Forrest Claypool for Cook County Assessor?
Forrest Claypool
Editorial boards and earnest columnists have exhorted readers to sign those petitions for Forrest Claypool—the one man, in their words, standing between fair property tax bills and Joseph Berrios, a machine pol who won the Democratic nomination for assessor in February. 

The signatures are flowing in, and the 52-year-old Cook County commissioner will almost certainly claim a spot on the November ballot as the independent candidate for assessor.

A backlash was inevitable. The Tribune’s John Kass led the way, dubbing Claypool “Sir Forrest,” and ridiculing his reformist cred.

So who is Forrest Claypool? 

A native of Southern Illinois (St. Elmo, population 1,300) and son of a man in the oil-drilling business, he graduated from Southern Illinois University and then the University of Illinois Law School. He lives in Ravenswood and has three children, all of whom were educated in private schools.

Claypool twice served as chief of staff to Mayor Richard M. Daley and ran the Chicago Park District in the ’90s. Like politicians at every level, he’s a mix of reformer and—Kass had it right—conventional party loyalist.

He’s in good company, as the record shows.

Claypool’s loyalist side comes out in the race for Barack Obama’s old U.S. Senate seat. I interviewed him just hours after the feds took over Broadway Bank. He told me that he backs Democratic candidate Alexi Giannoulias, Broadway’s former VP and senior loan officer, and has done so from the start—even after the squeaky-clean Inspector General David Hoffman entered the primary.   

In the Democratic primary for county board president, Claypool did not endorse Ald. Toni Preckwinkle, the candidate with whom the good-government types were most comfortable. He offers a lofty explanation: he was not persuaded that Preckwinkle or any of her opponents would repeal “the hated [Todd] Stroger sales tax.” (Claypool didn’t endorse any candidate in that race.) He now says that he’ll support her in the general election.

Preckwinkle has said publicly that she’s supporting Berrios, a man Claypool describes as “exhibit A of how the insider culture works, where the people who have clout make out and the rest of us get higher taxes.” Claypool told me that he made his decision to run after the primary, when Berrios defeated Raymond Figueroa—a former alderman “who has independent ties that go back to Harold Washington.” When asked if he considered supporting the Republican candidate, former Evanston assessor Sharon Storbeck-Eckersall, he said, “No, no. I don’t really know enough about her, but I do think [Cook County assessor] is a very, very big job.” 

Claypool has known Rahm Emanuel for 30 years and is close friends with David Axelrod, and he has visited the White House several times—most recently on March 28, according to visitor logs. He also claims a friendship with the President—he was chairman of then-Senator Obama’s transition committee in 2004-05—and, during those White House visits, he “chatted” with the President in the Oval Office.

In 2006, Claypool lost in the primary for county board president to incumbent Democrat John Stroger—after Stroger had already suffered a debilitating stroke.
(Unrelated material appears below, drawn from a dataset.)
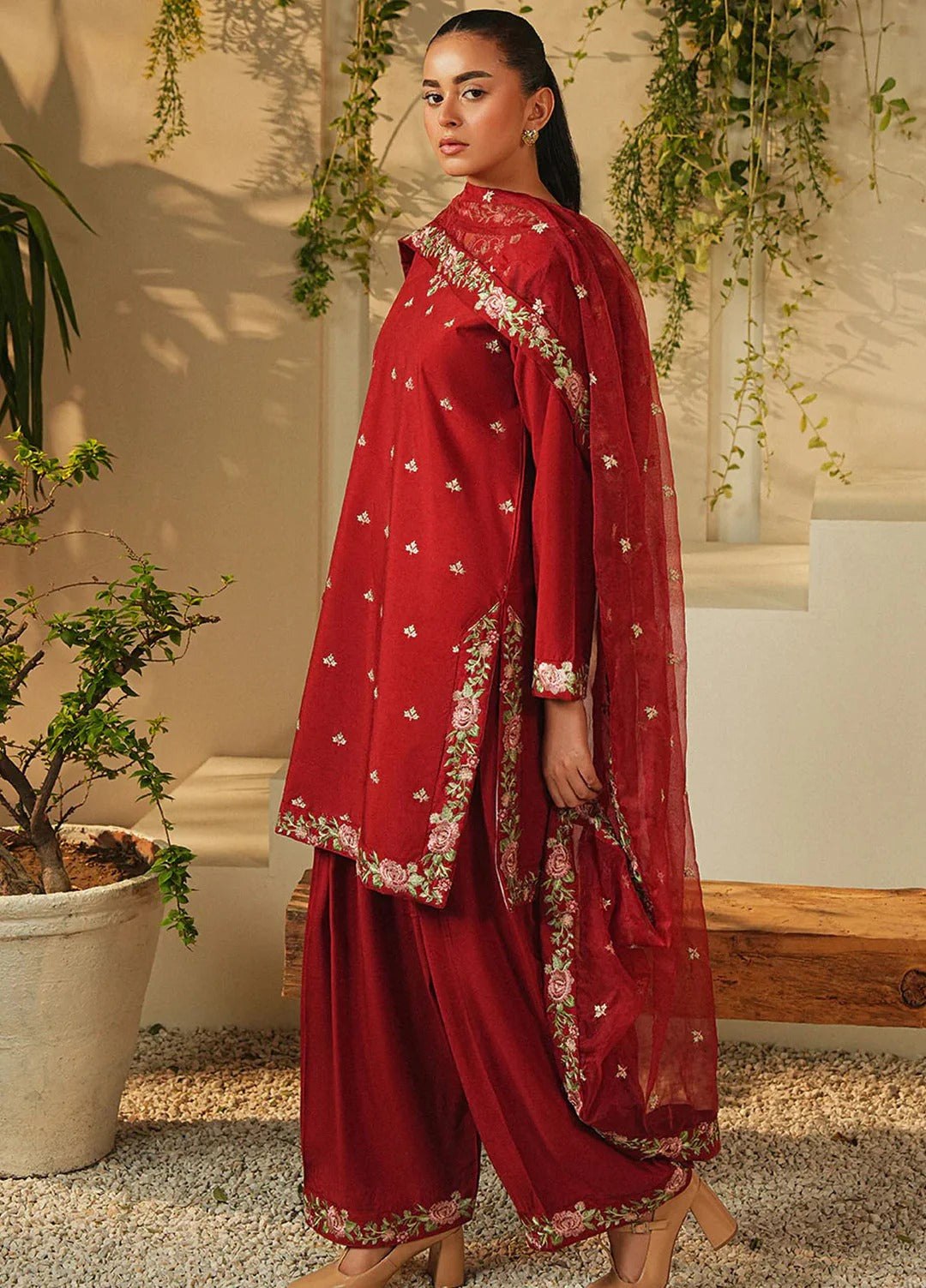 linen Kurta Set in Fire red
Obama—then a senator—didn’t endorse Claypool. “Why?” I asked. “You’ll have to ask [the President],” Claypool said. I already knew the answer: Obama, for all his idealism, is a politician.

Kass speculates that Claypool’s “buddies in the Obama White House” might try to slide Giannoulias out of the Senate race and slip Claypool in. Won’t happen, says Claypool, adding that when Obama’s people asked him informally, early on, if had an interest in going to Washington, he said no.

Claypool’s name is in the mix of those mentioned as possible successors to Rich Daley. “No, no, nope,” Claypool said. Besides, he thinks Daley will run again: “The mayor as a person and the mayor as mayor are so intertwined that it’s hard for me to see him walking away voluntarily.” 

When I asked if his old boss would support Claypool’s independent run for assessor, the Cook County commissioner laughed and said “no.” Daley will support Berrios, obviously, because Daley, too, is a politician.